Moore’un canlı performans videolarını izleyenler bilir, sahnede gitarıyla nasıl harikalar yarattığını. Albüm kayıtlarına nazaran daha uzun gitar soloların olması, çalarken sahnenin gitar sesiyle aydınlanması, 1983 yılında çıkardığı Dirty Fingers albümünün ismini doğrular nitelikte. Gitarcının ölmeden önce 2010 Montreux Caz Festivali’ndeki son konserinden çekilen performans albümü de bulunmakta. Jimi Hendrix klasiklerini seslendirdiği o enfes Blues For Jimi performans albümünden de bahsetmeden geçmek olmaz. The Jimi Hendrix Experience grubundan tanıdığımız Billy Cox’un muhteşem sesi ve gitar eşliğiyle, Mitch Mitchell’in davuluyla Blues For Jimi adeta büyülüyor.

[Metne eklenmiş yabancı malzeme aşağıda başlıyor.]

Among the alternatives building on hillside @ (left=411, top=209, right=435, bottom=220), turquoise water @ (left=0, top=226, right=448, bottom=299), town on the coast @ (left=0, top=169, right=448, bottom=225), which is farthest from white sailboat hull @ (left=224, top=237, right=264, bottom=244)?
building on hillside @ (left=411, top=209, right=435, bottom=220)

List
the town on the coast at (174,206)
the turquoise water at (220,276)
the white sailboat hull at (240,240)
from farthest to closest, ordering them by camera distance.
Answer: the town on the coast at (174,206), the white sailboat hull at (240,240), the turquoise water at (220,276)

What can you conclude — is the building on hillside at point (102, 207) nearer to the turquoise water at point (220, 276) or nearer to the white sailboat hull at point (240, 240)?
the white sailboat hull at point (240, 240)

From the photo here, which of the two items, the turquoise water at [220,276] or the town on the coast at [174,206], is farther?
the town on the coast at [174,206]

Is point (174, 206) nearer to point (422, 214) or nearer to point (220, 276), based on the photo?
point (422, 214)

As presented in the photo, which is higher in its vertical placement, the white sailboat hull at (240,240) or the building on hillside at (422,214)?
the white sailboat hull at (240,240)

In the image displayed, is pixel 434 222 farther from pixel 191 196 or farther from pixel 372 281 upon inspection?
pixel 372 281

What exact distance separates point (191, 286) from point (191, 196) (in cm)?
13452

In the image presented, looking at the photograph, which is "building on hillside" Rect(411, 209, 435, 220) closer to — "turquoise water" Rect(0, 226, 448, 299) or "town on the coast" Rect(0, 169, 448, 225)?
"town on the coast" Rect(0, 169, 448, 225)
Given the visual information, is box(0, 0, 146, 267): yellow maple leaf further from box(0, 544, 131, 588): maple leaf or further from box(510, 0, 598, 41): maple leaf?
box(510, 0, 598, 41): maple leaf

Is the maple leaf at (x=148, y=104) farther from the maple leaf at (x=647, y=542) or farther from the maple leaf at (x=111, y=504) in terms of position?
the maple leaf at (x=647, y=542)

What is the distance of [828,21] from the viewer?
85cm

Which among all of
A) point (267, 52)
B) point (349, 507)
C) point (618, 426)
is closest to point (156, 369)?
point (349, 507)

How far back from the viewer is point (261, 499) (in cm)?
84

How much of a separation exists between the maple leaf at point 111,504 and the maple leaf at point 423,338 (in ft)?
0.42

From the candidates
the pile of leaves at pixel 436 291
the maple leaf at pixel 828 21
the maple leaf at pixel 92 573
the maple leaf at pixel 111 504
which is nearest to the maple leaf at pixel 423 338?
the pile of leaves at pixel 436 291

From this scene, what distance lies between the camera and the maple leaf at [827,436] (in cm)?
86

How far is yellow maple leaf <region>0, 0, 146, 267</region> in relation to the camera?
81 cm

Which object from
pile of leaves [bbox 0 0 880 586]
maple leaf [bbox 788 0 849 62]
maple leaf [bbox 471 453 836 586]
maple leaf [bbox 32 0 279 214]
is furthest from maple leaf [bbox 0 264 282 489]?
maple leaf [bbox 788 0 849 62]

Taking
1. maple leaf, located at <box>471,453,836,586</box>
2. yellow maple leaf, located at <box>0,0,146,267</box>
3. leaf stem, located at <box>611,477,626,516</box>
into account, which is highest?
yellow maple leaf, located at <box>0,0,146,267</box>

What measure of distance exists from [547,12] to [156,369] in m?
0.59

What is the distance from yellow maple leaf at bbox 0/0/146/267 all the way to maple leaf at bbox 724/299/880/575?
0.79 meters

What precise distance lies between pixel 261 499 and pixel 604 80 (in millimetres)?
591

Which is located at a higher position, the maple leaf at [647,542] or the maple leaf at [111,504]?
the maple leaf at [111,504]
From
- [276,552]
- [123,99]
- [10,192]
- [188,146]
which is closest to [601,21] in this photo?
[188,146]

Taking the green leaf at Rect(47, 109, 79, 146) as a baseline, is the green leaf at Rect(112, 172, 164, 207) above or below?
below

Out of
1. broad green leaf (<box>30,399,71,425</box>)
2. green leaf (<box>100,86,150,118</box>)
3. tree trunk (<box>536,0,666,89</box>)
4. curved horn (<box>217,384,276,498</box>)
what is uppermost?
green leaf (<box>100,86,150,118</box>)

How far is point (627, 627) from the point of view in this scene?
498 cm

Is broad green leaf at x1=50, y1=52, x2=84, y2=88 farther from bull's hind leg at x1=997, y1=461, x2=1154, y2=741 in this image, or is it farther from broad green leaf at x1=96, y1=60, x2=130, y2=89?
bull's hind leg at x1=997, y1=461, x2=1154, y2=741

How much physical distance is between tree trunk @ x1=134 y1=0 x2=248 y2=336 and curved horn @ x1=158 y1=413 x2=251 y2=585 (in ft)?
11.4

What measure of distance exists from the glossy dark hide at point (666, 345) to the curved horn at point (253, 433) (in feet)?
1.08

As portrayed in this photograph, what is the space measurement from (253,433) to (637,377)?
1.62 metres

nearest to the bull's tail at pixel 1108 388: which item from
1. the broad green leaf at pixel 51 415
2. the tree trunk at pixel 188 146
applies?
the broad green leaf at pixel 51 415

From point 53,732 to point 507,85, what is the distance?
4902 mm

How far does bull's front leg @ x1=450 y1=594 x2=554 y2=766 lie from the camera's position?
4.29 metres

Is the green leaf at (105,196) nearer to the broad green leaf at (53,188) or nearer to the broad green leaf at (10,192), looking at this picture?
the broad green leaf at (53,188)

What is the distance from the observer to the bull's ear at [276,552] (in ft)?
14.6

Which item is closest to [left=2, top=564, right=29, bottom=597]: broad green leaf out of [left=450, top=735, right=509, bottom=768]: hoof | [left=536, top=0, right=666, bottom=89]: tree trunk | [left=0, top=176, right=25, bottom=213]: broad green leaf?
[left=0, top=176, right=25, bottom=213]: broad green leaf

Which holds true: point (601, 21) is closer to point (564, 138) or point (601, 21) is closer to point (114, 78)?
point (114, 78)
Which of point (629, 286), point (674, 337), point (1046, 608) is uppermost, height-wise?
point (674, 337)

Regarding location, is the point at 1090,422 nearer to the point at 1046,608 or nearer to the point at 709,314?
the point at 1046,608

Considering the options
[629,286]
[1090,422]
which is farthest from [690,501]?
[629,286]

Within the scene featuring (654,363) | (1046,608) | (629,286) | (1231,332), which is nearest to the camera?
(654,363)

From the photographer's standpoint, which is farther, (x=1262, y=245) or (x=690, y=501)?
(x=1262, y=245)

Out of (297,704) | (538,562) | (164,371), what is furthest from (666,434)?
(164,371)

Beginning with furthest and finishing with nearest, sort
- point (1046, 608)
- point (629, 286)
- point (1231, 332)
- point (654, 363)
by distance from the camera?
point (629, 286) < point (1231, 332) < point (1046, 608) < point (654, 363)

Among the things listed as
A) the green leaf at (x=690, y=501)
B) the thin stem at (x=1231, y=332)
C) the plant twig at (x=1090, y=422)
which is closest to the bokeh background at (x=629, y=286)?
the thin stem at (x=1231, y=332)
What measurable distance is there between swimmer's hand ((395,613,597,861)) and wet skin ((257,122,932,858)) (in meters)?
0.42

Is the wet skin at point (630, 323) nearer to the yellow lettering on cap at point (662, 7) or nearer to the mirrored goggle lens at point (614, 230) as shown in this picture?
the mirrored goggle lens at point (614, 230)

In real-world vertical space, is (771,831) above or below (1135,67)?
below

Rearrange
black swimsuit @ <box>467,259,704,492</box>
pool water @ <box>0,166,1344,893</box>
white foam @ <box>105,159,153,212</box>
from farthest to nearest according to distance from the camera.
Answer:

Trouble Ain’t Far Behind şarkısına girerken öyle bir “You broke my heart, broke in two” diyor ki, keyfiniz çok yerinde bile olsa size bir şeylerin çok arkada kalmadığı hissini yaşatabiliyor.

Çıkardığı son stüdyo albümü Bad For You Baby de adeta sahnedeymiş hissi verdiren daha uzun gitar sololar duyuyoruz. Adeta sigara paketini on dakikada bitirmenizi isteyen -ki benim en sevdiklerim arasındadır- I Love You More Than You’ll Ever Know şarkısının, vücudunuza nüfuz ettiğini hissedebilirsiniz. Bence müziğinin nirvanasına ulaşmış müzisyenin de bu albümü çıkartırken istediği buydu. Trouble Ain’t Far Behind şarkısına girerken öyle bir “You broke my heart, broke in two” diyor ki, keyfiniz çok yerinde bile olsa size bir şeylerin çok arkada kalmadığı hissini yaşatabiliyor. Aynı zamanda rockn roll danslarınızdan yapmak da istiyorsanız çok iyi bir ‘evde baş başa kalmalık’ albümü.

Hep gitarıyla anılan, birçok muhteşem gitarcıyla beraber çalışan, çalıştığı arkadaşlarının anısına albüm bile çıkartan -Blues For Greeny- ve müthiş sahnesiyle büyüleyen bu gitarcı’ya teşekkür ederim; ne zaman bir şarkısını açsam beni müziğe doyurduğu için, müziğiyle doyurduğu için. Ve o çok da bilinmeyen Picture On The Wall adlı bonus şarkısıyla bir kez daha saygıyla eğilirim önünde.